PAGE EXCERPT -
*****

Given that \(x = \mathrm { e } ^ { t }\) and that \(y\) is a function of \(x\), show that
$$x \frac { \mathrm {~d} y } { \mathrm {~d} x } = \frac { \mathrm { d } y } { \mathrm {~d} t }$$
Hence show that the substitution \(x = \mathrm { e } ^ { t }\) transforms the differential equation
$$x ^ { 2 } \frac { \mathrm {~d} ^ { 2 } y } { \mathrm {~d} x ^ { 2 } } - 3 x \frac { \mathrm {~d} y } { \mathrm {~d} x } + 4 y = 2 \ln x$$
into
$$\frac { \mathrm { d } ^ { 2 } y } { \mathrm {~d} t ^ { 2 } } - 4 \frac { \mathrm {~d} y } { \mathrm {~d} t } + 4 y = 2 t$$
Find the general solution of the differential equation
$$\frac { \mathrm { d } ^ { 2 } y } { \mathrm {~d} t ^ { 2 } } - 4 \frac { \mathrm {~d} y } { \mathrm {~d} t } + 4 y = 2 t$$
Hence solve the differential equation \(x ^ { 2 } \frac { \mathrm {~d} ^ { 2 } y } { \mathrm {~d} x ^ { 2 } } - 3 x \frac { \mathrm {~d} y } { \mathrm {~d} x } + 4 y = 2 \ln x\), given that \(y = \frac { 3 } { 2 }\) and \(\frac { \mathrm { d } y } { \mathrm {~d} x } = \frac { 1 } { 2 }\) when \(x = 1\).

*****

Dataset records -
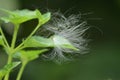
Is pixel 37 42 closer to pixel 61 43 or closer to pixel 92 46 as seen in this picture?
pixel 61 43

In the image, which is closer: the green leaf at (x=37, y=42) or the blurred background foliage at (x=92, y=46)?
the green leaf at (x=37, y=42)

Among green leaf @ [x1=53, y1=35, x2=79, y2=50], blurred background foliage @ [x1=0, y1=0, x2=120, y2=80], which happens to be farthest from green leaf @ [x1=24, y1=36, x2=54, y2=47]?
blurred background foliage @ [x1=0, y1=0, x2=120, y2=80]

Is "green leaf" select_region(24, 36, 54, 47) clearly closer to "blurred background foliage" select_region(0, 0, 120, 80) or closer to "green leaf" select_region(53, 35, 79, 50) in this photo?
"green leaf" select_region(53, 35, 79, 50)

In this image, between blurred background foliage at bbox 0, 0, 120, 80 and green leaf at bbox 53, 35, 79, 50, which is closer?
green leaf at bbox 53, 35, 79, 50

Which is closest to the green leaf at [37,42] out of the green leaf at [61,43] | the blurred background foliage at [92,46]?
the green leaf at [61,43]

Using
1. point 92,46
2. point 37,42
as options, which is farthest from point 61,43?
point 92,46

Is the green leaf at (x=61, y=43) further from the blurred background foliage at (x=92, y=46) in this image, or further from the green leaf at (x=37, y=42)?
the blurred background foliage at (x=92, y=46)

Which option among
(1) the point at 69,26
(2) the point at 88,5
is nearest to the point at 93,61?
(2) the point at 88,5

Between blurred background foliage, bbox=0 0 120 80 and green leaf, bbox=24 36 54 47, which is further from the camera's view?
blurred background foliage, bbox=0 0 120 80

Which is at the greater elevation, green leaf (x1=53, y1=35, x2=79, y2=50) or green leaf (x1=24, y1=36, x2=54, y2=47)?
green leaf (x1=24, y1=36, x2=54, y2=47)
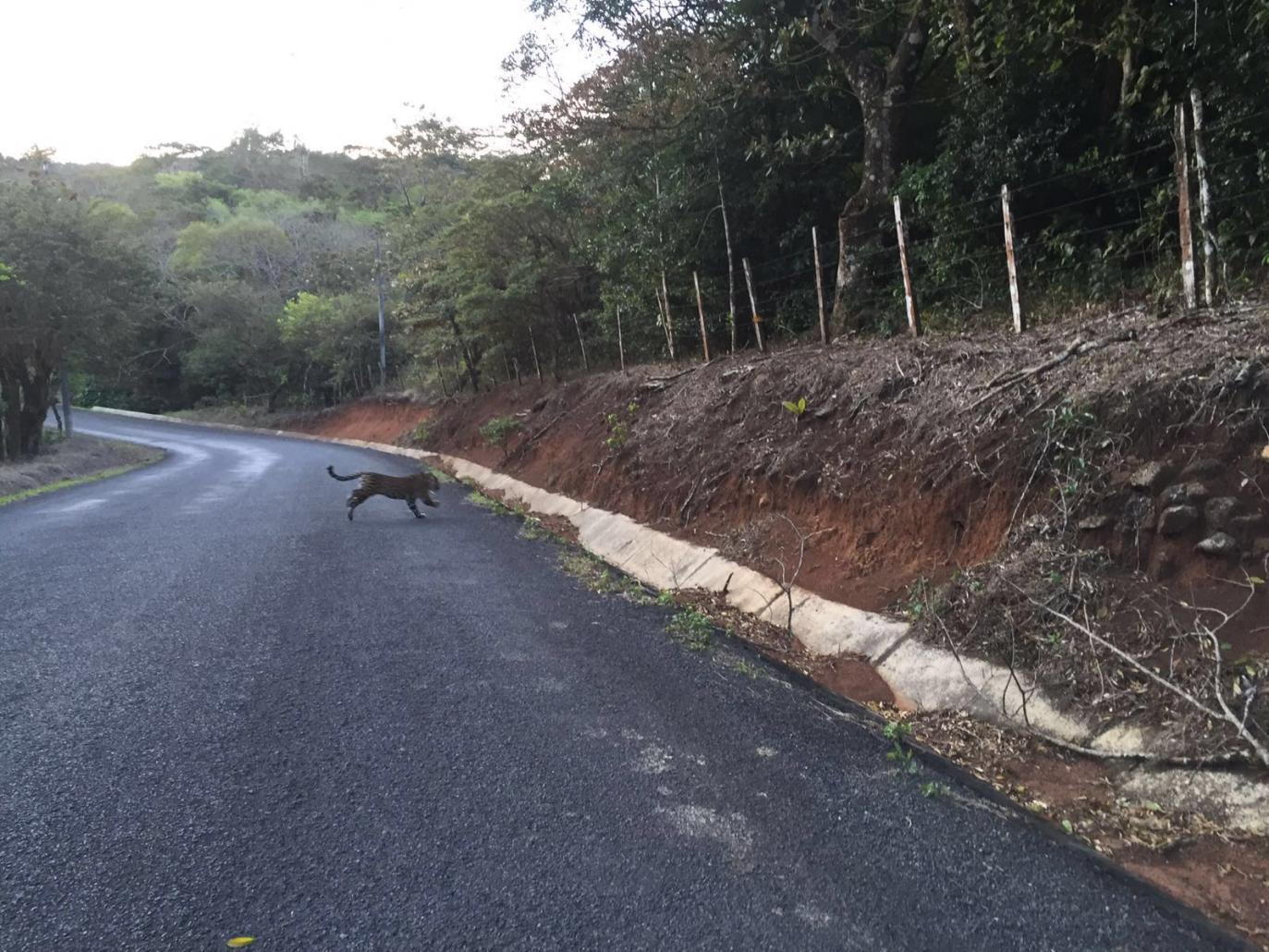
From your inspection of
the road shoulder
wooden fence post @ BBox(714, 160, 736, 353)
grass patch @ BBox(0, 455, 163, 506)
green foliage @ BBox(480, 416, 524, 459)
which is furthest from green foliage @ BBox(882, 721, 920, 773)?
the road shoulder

*****

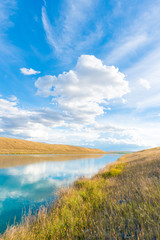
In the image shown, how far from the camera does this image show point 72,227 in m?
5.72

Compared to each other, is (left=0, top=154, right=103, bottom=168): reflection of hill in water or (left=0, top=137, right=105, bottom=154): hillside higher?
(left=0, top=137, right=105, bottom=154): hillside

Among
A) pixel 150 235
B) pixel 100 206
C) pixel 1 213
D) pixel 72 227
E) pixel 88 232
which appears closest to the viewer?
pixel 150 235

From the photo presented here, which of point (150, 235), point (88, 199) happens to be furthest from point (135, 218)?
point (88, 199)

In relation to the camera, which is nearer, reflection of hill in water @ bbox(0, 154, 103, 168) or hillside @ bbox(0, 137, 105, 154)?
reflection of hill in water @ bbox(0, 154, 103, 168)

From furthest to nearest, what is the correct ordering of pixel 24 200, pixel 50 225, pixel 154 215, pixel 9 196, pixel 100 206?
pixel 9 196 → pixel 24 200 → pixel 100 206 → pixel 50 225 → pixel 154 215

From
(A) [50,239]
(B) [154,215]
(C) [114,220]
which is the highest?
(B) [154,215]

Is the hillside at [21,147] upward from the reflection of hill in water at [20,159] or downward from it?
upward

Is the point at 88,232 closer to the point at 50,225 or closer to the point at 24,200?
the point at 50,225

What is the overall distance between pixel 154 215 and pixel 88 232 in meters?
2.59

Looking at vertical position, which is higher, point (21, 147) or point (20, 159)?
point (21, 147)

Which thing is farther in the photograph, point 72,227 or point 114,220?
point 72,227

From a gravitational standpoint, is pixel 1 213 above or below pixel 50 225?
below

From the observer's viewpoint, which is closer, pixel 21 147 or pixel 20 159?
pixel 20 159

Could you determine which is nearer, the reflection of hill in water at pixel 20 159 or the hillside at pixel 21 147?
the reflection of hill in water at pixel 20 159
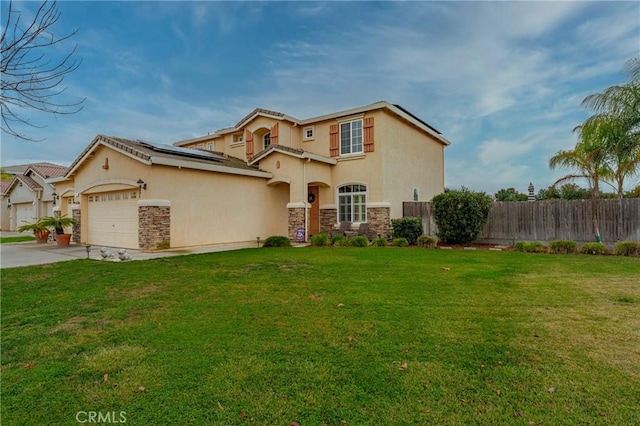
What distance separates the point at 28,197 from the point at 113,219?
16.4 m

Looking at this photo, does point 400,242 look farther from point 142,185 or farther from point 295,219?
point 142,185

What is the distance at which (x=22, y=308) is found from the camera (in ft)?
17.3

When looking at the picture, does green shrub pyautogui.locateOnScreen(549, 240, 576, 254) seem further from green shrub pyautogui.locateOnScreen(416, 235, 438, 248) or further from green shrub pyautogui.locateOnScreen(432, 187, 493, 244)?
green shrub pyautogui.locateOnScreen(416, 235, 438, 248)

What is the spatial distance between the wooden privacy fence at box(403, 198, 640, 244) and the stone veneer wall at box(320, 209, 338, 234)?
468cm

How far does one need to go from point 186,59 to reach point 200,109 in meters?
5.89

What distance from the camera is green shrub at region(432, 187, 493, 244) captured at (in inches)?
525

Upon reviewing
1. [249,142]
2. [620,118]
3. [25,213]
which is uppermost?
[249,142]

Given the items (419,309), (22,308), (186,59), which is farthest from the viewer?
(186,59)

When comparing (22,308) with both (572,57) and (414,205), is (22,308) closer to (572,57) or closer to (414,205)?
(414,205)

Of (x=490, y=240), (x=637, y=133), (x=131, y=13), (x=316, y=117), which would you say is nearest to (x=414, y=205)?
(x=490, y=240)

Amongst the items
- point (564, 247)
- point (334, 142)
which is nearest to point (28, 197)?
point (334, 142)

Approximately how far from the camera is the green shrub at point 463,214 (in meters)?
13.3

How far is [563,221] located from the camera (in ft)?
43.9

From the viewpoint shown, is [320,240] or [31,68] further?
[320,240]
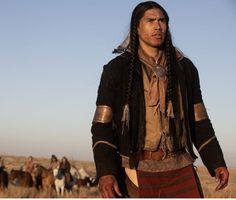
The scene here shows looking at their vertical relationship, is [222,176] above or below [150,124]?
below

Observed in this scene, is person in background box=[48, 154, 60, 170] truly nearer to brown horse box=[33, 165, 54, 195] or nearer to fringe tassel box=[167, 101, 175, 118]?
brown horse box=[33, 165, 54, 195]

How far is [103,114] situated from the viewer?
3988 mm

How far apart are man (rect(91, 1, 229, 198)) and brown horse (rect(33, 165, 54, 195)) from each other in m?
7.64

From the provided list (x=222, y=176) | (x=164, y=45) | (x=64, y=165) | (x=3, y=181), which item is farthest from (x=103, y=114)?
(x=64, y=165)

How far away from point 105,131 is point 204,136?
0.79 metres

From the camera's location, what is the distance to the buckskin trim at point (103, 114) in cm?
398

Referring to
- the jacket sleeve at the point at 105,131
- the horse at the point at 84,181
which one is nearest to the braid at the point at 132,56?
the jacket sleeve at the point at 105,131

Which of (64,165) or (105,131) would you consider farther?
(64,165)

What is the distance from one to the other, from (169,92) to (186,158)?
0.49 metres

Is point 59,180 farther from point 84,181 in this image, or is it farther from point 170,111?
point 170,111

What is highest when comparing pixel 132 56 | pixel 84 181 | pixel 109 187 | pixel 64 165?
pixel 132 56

*****

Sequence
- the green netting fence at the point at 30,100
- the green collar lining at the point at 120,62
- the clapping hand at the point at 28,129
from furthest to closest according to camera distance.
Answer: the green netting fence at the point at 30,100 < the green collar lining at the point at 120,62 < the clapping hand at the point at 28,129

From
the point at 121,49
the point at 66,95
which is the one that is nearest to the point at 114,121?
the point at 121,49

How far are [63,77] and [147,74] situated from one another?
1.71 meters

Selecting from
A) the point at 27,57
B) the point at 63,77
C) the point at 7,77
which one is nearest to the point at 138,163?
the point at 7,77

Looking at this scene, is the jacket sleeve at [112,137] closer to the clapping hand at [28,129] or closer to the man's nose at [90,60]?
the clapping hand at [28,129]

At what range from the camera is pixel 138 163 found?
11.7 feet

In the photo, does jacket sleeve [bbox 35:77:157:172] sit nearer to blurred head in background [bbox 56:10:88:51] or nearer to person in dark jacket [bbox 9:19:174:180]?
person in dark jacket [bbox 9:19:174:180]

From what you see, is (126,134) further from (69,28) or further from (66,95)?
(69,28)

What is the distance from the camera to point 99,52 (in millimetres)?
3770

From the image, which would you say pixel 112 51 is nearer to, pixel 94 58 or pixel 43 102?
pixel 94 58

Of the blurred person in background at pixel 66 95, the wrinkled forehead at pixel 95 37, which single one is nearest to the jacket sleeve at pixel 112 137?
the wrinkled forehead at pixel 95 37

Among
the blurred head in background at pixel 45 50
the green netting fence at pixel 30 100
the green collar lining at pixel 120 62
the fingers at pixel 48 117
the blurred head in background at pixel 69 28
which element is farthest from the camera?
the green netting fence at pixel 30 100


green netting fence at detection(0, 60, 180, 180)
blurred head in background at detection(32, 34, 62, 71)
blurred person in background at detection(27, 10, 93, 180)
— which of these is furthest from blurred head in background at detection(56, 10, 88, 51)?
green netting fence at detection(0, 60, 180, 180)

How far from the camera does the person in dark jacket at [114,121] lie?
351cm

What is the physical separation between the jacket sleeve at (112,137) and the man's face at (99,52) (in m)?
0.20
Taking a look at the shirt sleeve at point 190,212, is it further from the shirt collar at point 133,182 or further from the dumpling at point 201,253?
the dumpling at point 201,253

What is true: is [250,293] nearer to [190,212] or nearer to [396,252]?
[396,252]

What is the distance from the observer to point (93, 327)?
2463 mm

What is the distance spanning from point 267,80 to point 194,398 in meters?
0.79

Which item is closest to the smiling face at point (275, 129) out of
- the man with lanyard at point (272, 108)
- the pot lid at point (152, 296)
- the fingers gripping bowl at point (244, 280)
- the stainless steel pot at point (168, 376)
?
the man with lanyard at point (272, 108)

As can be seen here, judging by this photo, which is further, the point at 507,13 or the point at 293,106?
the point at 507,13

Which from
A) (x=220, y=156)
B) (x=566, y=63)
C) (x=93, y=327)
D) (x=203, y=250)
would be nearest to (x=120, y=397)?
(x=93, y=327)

*****

TO BE DONE - According to the differential equations problem, what values of y and dy/dx are given when x = 1?

ANSWER FOR THIS EXERCISE - y = 3/2 and dy/dx = 1/2.